I'm currently in the process of designing a web service that will allow users to give binary information about whether they enjoyed a game/movie/show/anime/music/book/etc. Then the service will turn around and offer suggestions of other media that the user would have a good probability of enjoying.
Netflix/Amazon/IMDB/a lot of other services provide this feature.
The algorithm I'm looking at using for suggesting new media for the user based on what they "liked" is the somewhat well known cosine algorithm. This algorithm basically makes the assumption that there is a reasonably strong correlation between the cosine of the angle between two vectors and their "similarity."
Basically imagine a grid where one axis is all users and the other axis is all media. Each intersection is a 1 if that media was liked by that user and a 0 if not.
Now if a user likes media item 'X,' then the vector for X is taken against the vector for every other media item. For each pair, the dot product is taken, then divided by the product of their magnitudes. This results in the cosine of the angle between the two vectors.
These are then ranked and the top candidates are suggested to the user in order.
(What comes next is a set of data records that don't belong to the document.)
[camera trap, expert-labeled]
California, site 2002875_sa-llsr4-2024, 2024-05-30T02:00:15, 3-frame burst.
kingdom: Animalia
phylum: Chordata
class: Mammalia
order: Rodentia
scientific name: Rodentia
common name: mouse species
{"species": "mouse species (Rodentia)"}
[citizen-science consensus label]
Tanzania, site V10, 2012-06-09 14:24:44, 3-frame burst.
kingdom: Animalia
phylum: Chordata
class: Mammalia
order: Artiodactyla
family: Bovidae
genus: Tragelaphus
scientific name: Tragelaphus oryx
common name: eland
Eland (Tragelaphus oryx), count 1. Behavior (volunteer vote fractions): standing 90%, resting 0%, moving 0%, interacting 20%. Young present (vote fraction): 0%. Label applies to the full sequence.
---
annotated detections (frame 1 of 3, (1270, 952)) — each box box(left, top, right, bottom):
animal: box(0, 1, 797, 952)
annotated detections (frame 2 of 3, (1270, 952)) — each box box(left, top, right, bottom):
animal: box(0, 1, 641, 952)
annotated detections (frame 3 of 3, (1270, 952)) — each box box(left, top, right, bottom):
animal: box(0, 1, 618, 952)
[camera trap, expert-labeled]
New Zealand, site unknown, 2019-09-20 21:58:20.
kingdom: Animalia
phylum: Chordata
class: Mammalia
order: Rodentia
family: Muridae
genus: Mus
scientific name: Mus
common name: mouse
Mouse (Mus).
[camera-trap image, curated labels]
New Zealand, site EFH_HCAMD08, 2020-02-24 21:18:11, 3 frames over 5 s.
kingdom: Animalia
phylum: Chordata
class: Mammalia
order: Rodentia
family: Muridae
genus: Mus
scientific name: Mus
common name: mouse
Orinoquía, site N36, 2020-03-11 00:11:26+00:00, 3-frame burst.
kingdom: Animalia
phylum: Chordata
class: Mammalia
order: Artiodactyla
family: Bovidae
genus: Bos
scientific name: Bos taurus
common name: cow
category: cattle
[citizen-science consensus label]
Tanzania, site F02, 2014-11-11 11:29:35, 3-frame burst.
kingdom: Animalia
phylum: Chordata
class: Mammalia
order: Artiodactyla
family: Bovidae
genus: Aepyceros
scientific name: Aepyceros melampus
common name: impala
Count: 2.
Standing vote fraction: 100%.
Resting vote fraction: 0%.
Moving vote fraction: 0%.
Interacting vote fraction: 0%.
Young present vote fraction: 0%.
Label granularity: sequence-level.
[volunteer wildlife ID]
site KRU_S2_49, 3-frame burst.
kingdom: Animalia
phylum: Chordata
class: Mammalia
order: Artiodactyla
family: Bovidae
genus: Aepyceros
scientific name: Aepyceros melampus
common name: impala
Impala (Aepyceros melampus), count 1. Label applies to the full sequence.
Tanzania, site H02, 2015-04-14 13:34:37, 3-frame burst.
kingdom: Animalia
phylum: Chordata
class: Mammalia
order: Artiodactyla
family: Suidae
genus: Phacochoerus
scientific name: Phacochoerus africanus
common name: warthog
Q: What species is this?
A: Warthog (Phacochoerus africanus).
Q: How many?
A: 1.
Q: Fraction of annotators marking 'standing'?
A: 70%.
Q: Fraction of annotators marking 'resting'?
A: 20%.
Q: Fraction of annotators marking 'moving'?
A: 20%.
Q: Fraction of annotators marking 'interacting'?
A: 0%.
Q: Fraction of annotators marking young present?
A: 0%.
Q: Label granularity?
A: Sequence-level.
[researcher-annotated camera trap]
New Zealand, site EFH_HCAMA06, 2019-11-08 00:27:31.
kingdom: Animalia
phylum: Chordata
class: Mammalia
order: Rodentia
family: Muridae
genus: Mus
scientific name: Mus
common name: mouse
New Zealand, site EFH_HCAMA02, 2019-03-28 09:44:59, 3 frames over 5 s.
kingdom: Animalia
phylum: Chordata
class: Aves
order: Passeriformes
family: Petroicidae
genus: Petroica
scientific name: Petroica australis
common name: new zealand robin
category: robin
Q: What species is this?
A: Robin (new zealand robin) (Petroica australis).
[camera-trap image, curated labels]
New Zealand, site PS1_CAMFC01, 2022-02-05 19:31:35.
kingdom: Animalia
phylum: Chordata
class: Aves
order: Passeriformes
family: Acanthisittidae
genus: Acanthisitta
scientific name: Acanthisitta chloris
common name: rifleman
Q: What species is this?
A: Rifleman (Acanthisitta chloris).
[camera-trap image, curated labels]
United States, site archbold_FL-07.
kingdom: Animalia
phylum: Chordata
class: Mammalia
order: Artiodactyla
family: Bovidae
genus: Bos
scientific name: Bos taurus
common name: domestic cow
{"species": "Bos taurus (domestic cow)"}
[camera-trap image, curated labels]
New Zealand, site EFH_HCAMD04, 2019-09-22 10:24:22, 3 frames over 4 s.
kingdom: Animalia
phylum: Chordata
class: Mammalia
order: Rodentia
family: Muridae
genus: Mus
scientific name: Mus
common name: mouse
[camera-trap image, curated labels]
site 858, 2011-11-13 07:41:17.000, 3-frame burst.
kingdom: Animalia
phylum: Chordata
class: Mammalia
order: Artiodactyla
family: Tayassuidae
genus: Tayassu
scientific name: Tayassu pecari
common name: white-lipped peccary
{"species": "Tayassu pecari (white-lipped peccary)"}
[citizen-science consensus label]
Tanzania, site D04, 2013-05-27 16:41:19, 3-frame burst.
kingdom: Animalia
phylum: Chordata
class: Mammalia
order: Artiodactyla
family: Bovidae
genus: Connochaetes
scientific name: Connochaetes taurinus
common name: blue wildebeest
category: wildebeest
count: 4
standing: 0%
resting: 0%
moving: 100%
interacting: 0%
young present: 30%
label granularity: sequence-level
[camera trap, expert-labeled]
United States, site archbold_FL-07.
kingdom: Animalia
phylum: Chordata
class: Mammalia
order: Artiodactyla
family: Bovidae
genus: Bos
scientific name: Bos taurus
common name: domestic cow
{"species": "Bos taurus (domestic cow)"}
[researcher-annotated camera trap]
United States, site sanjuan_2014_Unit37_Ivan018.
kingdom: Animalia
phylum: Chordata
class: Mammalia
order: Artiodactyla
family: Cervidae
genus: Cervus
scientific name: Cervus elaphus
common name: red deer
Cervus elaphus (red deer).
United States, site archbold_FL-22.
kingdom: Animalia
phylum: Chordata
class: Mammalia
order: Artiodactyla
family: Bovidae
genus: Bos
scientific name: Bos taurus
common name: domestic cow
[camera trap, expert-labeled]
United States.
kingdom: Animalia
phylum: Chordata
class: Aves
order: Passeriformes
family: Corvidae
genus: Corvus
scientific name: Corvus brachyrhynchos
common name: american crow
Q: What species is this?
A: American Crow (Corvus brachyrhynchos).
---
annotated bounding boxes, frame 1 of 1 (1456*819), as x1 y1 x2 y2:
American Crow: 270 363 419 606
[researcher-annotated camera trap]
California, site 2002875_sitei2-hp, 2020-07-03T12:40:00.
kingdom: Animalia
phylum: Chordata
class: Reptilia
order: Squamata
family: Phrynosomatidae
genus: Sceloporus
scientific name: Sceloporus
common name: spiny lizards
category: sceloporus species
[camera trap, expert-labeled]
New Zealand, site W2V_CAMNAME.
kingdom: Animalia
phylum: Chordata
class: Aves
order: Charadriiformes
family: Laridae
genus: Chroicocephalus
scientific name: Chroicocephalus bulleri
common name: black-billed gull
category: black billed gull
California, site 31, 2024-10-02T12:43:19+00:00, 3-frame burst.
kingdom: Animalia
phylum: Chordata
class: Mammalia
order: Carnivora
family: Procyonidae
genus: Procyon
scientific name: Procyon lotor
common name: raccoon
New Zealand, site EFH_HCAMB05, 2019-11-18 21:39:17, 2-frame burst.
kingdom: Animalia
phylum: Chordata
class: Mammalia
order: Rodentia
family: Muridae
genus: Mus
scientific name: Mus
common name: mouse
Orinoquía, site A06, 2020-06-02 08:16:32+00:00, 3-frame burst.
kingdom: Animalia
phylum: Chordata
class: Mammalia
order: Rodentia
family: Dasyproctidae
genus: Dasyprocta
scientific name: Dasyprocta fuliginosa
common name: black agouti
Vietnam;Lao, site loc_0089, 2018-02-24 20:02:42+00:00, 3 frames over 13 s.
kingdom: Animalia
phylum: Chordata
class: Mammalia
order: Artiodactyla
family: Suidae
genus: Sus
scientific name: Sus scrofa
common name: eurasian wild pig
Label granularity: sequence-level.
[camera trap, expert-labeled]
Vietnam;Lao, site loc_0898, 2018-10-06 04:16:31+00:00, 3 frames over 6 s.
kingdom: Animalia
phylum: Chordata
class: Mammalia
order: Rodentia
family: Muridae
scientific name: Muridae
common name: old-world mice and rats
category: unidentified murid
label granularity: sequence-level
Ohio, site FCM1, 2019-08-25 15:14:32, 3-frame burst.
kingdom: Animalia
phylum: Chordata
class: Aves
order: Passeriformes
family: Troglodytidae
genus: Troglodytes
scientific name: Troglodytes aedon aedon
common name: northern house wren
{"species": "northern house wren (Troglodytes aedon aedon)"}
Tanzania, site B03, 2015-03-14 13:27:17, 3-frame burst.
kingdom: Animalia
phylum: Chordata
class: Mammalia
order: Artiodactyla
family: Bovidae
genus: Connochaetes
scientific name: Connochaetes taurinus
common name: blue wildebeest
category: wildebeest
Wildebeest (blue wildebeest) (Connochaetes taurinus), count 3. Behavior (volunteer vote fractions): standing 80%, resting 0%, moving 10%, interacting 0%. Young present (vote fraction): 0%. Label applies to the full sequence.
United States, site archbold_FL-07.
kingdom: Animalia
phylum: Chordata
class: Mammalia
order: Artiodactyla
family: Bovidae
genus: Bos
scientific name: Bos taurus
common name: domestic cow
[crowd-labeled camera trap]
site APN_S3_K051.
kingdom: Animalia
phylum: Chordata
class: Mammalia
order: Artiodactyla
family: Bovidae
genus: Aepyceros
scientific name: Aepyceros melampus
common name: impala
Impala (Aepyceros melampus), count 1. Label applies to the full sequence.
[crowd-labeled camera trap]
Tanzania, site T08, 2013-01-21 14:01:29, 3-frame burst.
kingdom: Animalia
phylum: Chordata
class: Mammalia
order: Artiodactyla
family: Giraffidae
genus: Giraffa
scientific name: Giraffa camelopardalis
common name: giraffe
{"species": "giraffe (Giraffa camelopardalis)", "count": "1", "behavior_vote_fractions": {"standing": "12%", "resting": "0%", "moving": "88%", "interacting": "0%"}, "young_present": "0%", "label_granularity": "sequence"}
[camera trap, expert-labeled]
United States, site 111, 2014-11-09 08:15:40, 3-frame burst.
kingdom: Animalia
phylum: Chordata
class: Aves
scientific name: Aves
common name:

This will become prohibitively expensive quickly.
First off, the cosine(angle) needs to be computed for every pair of vectors every so often.
Then for every user, the suggestions based on their "likes" need to be sorted and presented every so often. Basically for this we need to look through the database of cosine(angle)'s and grab all the scores that include as one of their items, one that the user has liked. Then sort that list and present the top few to the user.
For millions of users and thousands of items, this could grow way out of control.
Are their cheaper ways of doing this? Or am I going about it algorithmically wrong. Or is it just something that has to be dealt with directly via cacheing/segmenting/etc.?